Die beschriebene Technik eignet sich deshalb für abstrakte Malerei gut, weil sich die Farben auf der feuchten Oberfläche spontan mischen und unvorhergesehene Muster und Farbtönungen entstehen. Besorgen Sie sich außer Aquarellfarben und Aquarellpapier 2-4 eher breite Borstenpinsel, einen Schwamm sowie ein spezielles Klebeband, mit dem Sie das Bild auf einer Unterlage fixieren können. Das Klebeband ist ähnlich einer Briefmarke an einer Seite beschichtet und etwa 3-4 cm breit. Man erhält es in Fachgeschäften für Malereibedarf. Bei Malen eines Aquarellbildes Nass in Nass gehen Sie folgendermaßen vor:

  • Aquarell-Papier anfeuchten: Befeuchten Sie das Aquarellpapier mit Hilfe des Schwamms auf beiden Seiten, indem Sie den Schwamm in ein Glas Wasser eintauchen, leicht ausdrücken und über das Papier streichen. Das Papier klebt dabei auf der Tischoberfläche fest. Es sollte nicht zu nass sein, dass heißt keine Pfützen bilden, aber auch nicht zu trocken.

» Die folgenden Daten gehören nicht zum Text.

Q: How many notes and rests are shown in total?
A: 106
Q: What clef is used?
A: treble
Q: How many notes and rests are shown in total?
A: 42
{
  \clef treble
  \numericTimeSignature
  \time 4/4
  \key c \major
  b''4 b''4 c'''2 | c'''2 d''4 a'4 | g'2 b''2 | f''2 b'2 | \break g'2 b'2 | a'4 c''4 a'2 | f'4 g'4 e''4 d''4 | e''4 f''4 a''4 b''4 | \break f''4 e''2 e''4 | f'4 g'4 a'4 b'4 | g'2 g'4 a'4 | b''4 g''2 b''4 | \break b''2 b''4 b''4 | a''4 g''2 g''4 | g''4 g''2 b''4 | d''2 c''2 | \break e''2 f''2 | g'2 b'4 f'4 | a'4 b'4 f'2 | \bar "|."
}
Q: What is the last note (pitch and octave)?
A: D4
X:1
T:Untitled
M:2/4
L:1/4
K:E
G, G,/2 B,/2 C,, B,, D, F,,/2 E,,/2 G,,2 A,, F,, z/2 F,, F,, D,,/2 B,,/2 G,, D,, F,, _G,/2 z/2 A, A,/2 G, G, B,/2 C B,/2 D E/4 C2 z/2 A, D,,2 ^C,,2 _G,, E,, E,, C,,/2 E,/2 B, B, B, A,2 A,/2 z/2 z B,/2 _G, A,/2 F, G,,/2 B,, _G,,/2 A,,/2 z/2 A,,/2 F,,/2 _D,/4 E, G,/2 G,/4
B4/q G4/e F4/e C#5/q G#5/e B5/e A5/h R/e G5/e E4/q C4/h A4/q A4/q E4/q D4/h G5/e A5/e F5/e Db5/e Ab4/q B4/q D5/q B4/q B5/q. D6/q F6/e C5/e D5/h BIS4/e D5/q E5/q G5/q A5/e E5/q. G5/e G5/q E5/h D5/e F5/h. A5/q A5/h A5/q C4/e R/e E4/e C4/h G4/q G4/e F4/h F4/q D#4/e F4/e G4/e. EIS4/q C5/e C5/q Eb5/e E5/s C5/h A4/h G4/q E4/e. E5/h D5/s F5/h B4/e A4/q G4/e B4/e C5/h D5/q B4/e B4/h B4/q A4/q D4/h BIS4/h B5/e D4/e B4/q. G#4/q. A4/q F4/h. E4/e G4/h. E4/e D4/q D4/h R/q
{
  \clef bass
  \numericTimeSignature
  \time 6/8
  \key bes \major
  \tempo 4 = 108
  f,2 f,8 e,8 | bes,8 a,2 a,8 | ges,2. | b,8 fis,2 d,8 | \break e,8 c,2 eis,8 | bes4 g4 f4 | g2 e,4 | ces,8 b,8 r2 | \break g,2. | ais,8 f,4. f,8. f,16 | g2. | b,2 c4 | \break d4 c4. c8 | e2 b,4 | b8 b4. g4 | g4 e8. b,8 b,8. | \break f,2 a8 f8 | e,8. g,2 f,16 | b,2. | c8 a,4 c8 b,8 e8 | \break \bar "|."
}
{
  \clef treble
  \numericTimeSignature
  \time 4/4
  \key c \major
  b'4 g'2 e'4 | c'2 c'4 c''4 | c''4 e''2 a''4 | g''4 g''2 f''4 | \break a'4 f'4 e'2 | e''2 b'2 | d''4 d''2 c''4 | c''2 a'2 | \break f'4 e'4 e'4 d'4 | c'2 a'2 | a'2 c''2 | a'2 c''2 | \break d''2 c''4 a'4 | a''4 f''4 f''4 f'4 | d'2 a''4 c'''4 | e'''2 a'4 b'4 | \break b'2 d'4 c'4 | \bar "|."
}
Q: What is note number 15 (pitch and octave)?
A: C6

  • Luftblasen entfernen: Streichen Sie das feuchte Papier glatt, damit Luftblasen entweichen.
  • Aquarellbild grundieren: Jetzt können Sie das Blatt in einer beliebigen Grundfarbe grundieren. Fangen Sie beispielsweise mit Gelb an. Geben Sie die Aquarellfarbe nicht unverdünnt auf das Blatt, sondern rühren Sie diese vorher in einem kleinen Glasschälchen an. Bringen Sie die Grundfarbe ungleichmäßig auf das Papier.
  • Aquarell-Farbe auftragen: Auf das feuchte, einfarbige Bild tragen Sie nun die zweite Farbe auf. Fahren Sie zum Beispiel nach dem Gelb mit Rot fort. Lassen Sie Ihrer Intuition freien Lauf. Übermalen Sie nicht alles gleichmäßig rot. Beobachten Sie, wie die rote Farbe sich mit dem gelben Untergrund zu Orange mischt.
  • Weitere Aquarell-Farbe aufmalen: Zum Schluss ergänzen Sie das Bild mit Blau. Übermalen Sie einige Stellen, aber lassen Sie ruhig auch einiges frei. Experimentieren Sie einfach mit den Farben und treten Sie ab und zurück, um das Ergebnis anzuschauen.
  • Aquarell fixieren: Das feuchte Bild wird nun mit Hilfe des Klebebandes auf der Unterlage fixiert. Dazu müssen Sie die gummierte Seite befeuchten und den Rand des Bildes rund herum auf der Unterlage festkleben. Das bewirkt, dass sich das Papier beim trocknen spannt und ganz glatt wird. Wenn das Bild trocken ist, schneiden Sie es mit einem Federmesser von der Unterlage ab: Es verbleibt ein weißer Kleberand auf dem Bild (siehe unten erstes Foto).
  • Aquarell abschneiden: Wenn das Bild getrocknet ist, kann man es noch einmal vorsichtig mit Deckweiß und anderen Aquarellfarben hier und da übermalen. Dabei schaut aber immer die untere Farbschicht durch, denn Aquarellfarben decken nicht völlig ab. Malen ist ein Prozess und es kommt nicht so sehr auf das Ergebnis an. Befreien Sie sich von dem Zwang, etwas "Schönes" produzieren zu wollen. Malen Sie einfach, denn künstlerische Beschäftigung macht den Menschen froh.
Abstrakt malen kann man nicht nur mit Aquarellfarben. Auch die Acrylmalerei eignet sich zum Malen abstrakter Bilder.